Define norm as $\int |f|$ (Riemann integral) on $\mathcal R^1[0,1]$, the space of riemann integrable functions on $[0,1]$ with identification $f=g$ iff $\int |f-g|=0$.
Let $\{ r_1,r_2,\cdots \}$ be the rationals in $[0,1]$, and let $f_n=1_{\{r_1,\cdots,r_n\}}$. Then $f_n$ is a cauchy sequence in $\mathcal R^1[0,1]$. I want to show that there is no $f\in \mathcal R^1[0,1]$ such that $f_n$ converges to $f$ in norm. How can I show it?
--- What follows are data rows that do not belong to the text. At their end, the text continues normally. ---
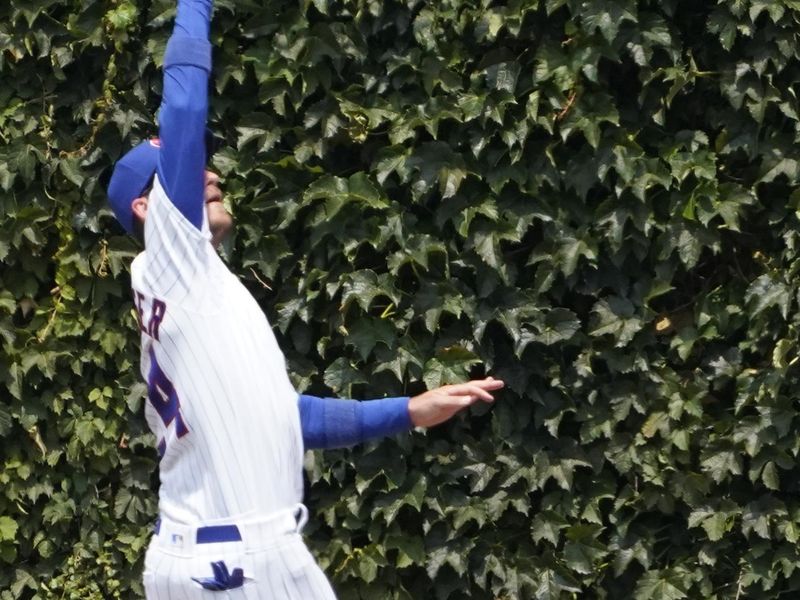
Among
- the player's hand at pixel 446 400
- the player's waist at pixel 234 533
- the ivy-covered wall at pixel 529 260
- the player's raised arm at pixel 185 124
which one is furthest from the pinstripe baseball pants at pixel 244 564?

Obviously the pointwise limit $f=1_\mathbb{Q}$ is not contained in $\mathcal R^1[0,1]$, but can I use this fact? I think that there can be other candidates, since convergence in norm and pointwise convergence are different.
Best Answer
Recall the condition that $f=g$ if and only if $\int|f-g| = 0$. This means that elements of $\mathcal R^1$ are not functions in the classical sense, because they're only defined up to sets of measure $0$. You can't evaluate $f(x)$, because every pair $(x,y)$ there's some $g\in\mathcal R^1$ with $g=f$ but $g(x)=y$. We just change the value of $f$ at a single point.
So in your example we have $f_n = 0$ for every $n$.
Consider instead the functions
$$g_n(x) = \min\left(n,-\log x\right)$$.
Now each $g$ is Riemann integrable, and it's easy to see that the sequence is Cauchy $\int|g_n - g_m|\leq \int|g_n| - 1$ for $m>n$.
But there is no limit in $\mathcal R^1$. If there is a limit it must be $x\mapsto-\log(x)$ (almost everywhere), but that isn't Riemann itegrable because it's unbounded.